Starting to plan for a new kitchen really begins with the first big question – How much is this going to cost? Before getting into the fun stuff like picking out your new cabinets & counters, you have to begin with the painful part, which is creating your budget. We unfortunately see clients from time to time who arrive at our showroom with great big plans and ideas, but who leave a little crestfallen once they’ve discovered that what they want and what they can afford are very far apart. So while it may not be the most fun part, sitting down and putting together a realistic and workable budget for your reno is absolutely essential. Here are some tips to help you get started with that.
- Determine your Global Budget
Figuring out your Global Budget is step 1. This figure is basically the all-in, total amount you are going to spend on your reno, right down to the last nuts & bolts. You can look at this as if it were a single cheque that you are going to write – what would that amount be? What are you comfortable with? There are many factors that go into determining this number, but ultimately you need to get comfortable with this figure, as it significantly affects all your other financial decisions. Here is a handy calculator to help you get an idea of what is a realistic budget for your project: Renovation Cost Calculator
- Take away taxes
The next step is to pay the government! Taxes are of course a fact of life, so first thing to do is take away 13% from that figure to get to working numbers. Most companies and trades will provide a quote that includes taxes, but when dealing with individual items, usually the numbers are discussed without taxes being factored in. Make sure that whatever quotes you are getting include taxes, or to add that amount in.
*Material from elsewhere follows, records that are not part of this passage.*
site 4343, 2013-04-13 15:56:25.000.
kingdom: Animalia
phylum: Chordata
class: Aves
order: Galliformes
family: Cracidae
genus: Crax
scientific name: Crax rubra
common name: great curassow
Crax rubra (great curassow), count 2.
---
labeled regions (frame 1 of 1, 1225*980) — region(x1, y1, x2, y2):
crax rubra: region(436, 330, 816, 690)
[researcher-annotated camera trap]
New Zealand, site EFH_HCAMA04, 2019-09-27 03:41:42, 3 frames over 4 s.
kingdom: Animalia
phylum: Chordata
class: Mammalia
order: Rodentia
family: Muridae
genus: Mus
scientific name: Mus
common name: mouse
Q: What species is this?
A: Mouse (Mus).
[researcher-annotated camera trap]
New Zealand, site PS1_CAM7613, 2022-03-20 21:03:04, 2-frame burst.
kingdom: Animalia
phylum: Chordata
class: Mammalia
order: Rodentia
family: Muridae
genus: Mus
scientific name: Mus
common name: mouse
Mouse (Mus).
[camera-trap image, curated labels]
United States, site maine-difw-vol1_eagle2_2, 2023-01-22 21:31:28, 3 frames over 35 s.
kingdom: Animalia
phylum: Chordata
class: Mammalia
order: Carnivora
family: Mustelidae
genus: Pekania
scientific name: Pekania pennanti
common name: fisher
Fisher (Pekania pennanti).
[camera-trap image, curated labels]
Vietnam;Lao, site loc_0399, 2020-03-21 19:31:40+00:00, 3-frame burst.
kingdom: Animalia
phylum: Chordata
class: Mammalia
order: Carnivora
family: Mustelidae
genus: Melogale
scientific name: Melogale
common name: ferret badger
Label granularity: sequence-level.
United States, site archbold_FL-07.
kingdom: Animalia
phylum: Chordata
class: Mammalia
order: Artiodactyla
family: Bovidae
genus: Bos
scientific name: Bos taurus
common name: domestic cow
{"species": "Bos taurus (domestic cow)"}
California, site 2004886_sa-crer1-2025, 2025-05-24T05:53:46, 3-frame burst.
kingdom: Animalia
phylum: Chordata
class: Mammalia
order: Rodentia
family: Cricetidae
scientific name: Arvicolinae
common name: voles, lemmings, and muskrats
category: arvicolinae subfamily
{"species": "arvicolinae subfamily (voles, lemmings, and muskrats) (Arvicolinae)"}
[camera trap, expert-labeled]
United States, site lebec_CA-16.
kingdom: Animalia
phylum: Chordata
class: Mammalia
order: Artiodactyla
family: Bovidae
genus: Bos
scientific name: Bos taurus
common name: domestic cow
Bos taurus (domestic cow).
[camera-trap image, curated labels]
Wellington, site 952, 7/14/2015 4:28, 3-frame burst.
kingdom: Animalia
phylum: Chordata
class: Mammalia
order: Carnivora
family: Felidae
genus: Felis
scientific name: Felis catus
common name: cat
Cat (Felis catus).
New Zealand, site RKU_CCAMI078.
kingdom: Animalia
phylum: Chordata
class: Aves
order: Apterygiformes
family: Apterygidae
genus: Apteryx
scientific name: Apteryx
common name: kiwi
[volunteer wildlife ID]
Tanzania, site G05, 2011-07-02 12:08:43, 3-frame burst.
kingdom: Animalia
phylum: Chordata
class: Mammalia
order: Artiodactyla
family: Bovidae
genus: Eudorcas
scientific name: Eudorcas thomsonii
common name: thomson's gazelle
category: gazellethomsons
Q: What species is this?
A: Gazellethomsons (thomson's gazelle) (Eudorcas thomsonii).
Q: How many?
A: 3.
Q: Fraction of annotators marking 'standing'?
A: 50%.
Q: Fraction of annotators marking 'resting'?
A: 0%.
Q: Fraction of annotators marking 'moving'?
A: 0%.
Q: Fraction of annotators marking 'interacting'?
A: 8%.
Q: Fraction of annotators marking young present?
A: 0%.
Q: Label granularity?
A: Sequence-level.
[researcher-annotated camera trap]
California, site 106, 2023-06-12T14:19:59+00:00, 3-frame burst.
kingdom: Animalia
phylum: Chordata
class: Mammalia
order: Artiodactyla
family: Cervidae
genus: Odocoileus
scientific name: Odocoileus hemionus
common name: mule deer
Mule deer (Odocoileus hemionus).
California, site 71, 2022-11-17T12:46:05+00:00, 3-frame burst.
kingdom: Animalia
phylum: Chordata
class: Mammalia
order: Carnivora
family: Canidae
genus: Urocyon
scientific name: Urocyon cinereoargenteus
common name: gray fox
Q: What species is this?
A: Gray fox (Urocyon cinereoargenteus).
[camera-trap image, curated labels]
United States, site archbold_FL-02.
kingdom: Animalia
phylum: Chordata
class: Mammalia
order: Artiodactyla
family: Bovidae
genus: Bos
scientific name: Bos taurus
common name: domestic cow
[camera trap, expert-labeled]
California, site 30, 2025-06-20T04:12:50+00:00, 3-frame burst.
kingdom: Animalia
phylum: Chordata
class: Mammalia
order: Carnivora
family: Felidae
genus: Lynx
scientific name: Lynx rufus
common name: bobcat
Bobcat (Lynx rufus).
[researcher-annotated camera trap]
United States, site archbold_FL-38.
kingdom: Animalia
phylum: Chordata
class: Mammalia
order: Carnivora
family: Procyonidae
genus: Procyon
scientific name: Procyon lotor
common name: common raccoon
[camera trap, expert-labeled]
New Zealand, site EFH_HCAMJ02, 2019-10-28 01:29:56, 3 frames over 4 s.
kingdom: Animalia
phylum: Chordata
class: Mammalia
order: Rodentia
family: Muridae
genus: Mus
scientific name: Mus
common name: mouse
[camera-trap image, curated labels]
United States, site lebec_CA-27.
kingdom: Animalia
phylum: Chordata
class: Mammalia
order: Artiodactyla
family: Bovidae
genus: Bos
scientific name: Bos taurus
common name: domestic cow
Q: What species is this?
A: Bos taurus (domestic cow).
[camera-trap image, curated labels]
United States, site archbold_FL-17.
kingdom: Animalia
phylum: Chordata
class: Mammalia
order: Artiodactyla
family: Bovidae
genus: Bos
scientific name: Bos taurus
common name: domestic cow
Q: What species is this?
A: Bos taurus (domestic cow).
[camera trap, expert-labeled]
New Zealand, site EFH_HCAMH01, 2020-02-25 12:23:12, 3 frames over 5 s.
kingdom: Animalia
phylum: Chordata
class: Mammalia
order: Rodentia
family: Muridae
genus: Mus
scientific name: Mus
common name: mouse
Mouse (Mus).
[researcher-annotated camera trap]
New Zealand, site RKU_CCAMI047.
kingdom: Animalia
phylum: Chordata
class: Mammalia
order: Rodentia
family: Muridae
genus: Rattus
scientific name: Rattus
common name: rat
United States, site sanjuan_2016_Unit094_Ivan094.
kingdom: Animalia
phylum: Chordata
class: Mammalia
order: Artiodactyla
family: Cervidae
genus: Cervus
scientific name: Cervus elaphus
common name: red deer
- Set up your reserve fund
Much like the idea of paying yourself first by putting away savings, setting aside your reserve or emergency fund up front makes sure that you are starting your process on the right track. Believe me, you’ll be dipping into this fund soon enough! Don’t make the mistake of planning without ensuring you have this critical element of your budget included. A typical approach is 10% of your global budget, but can be 15% or even 20%, depending on the nature of the project and your home. Older homes are often full of surprises!
- Divide things up
We typically take that Global Budget, and break it into 3 main components:
- Cabinets, Countertops & Installation
- Appliances & Fixtures
- Renovation & Construction
As you can appreciate, there are huge variables in all 3 categories, and once you have a good understanding of what each part entails you can properly allocate your global budget funds.
- Tell your contractor & designer your budget
People like to hold their cards close to their chests when dealing with money talk, and it can sometimes be a difficult or uncomfortable thing to discuss, but the reality is that without a clear direction from you, your designer and contractor can’t properly discuss options for your project. There’s no sense in designing a grand, elaborate kitchen with $40,000 in cabinetry when your Global Budget is only $50,000! Making sure the budget is clear and in the open helps avoid problems down the road.